◆ Task to carry out: Return the rows word for word, from the line holding "At what distance" through the last of the rows, both ends included. Leave any pictures out of your answer.

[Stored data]

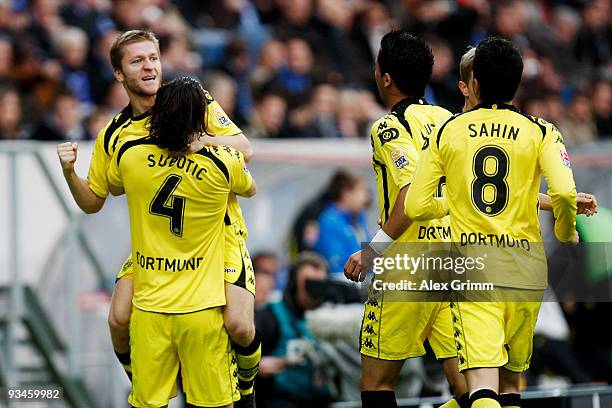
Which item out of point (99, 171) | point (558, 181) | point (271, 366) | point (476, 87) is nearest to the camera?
point (558, 181)

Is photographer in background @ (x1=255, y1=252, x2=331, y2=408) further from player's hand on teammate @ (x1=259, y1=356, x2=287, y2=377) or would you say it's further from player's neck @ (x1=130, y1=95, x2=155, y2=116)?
player's neck @ (x1=130, y1=95, x2=155, y2=116)

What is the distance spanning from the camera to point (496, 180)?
702 centimetres

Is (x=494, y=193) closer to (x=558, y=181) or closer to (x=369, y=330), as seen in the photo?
(x=558, y=181)

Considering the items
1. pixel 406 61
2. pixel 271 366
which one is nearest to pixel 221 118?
pixel 406 61

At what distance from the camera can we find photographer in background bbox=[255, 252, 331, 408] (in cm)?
1091

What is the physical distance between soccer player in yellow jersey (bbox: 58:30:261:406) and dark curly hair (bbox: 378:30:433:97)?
965mm

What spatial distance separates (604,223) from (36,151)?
4861mm

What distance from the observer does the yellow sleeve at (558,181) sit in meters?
6.84

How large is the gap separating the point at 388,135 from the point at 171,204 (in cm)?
131

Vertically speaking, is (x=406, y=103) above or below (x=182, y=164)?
above

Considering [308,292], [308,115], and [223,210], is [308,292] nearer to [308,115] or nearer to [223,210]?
[223,210]

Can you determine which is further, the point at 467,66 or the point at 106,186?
the point at 106,186

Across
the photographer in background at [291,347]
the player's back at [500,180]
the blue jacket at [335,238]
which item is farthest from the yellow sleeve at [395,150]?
the blue jacket at [335,238]

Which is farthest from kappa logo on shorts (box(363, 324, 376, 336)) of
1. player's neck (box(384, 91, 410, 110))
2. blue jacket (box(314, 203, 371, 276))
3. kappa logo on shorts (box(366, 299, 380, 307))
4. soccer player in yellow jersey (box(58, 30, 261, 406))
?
blue jacket (box(314, 203, 371, 276))
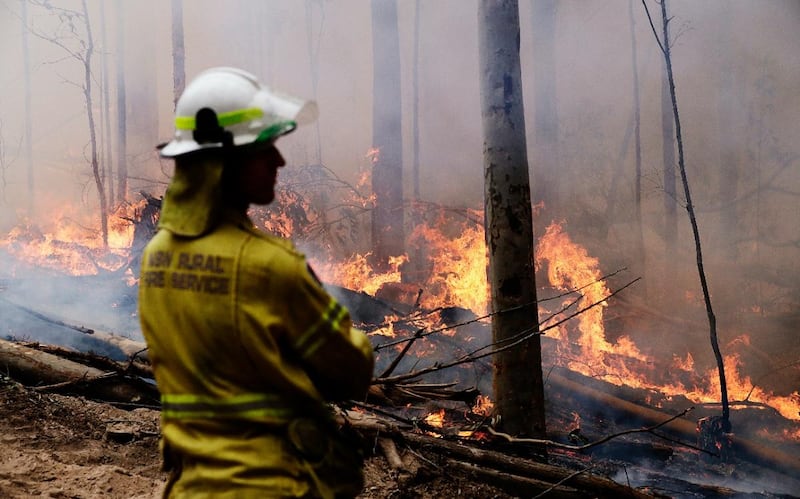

◆ Reply to the task:
At what distance from the camera can we find photographer in background bbox=[255, 252, 331, 408] (in cm)?
1091

What is the physical distance between soccer player in yellow jersey (bbox: 58:30:261:406) and dark curly hair (bbox: 378:30:433:97)?
965mm

What spatial distance separates (604,223) from (36,151)?
4861mm

What distance from the observer does the yellow sleeve at (558,181) sit in meters?
6.84

How large is the gap separating the point at 388,135 from the point at 171,204 (in cm)?
131

Vertically speaking, is (x=406, y=103) above or below (x=182, y=164)?
above

Considering [308,292], [308,115], and [223,210], is [308,292] nearer to [308,115] or nearer to [223,210]?
[223,210]

Can you determine which is further, the point at 467,66 or the point at 106,186?
the point at 106,186

Across
the photographer in background at [291,347]
the player's back at [500,180]
the blue jacket at [335,238]
which item is farthest from the yellow sleeve at [395,150]?
the blue jacket at [335,238]

Which is farthest from kappa logo on shorts (box(363, 324, 376, 336)) of
1. player's neck (box(384, 91, 410, 110))
2. blue jacket (box(314, 203, 371, 276))
3. kappa logo on shorts (box(366, 299, 380, 307))
4. soccer player in yellow jersey (box(58, 30, 261, 406))
?
blue jacket (box(314, 203, 371, 276))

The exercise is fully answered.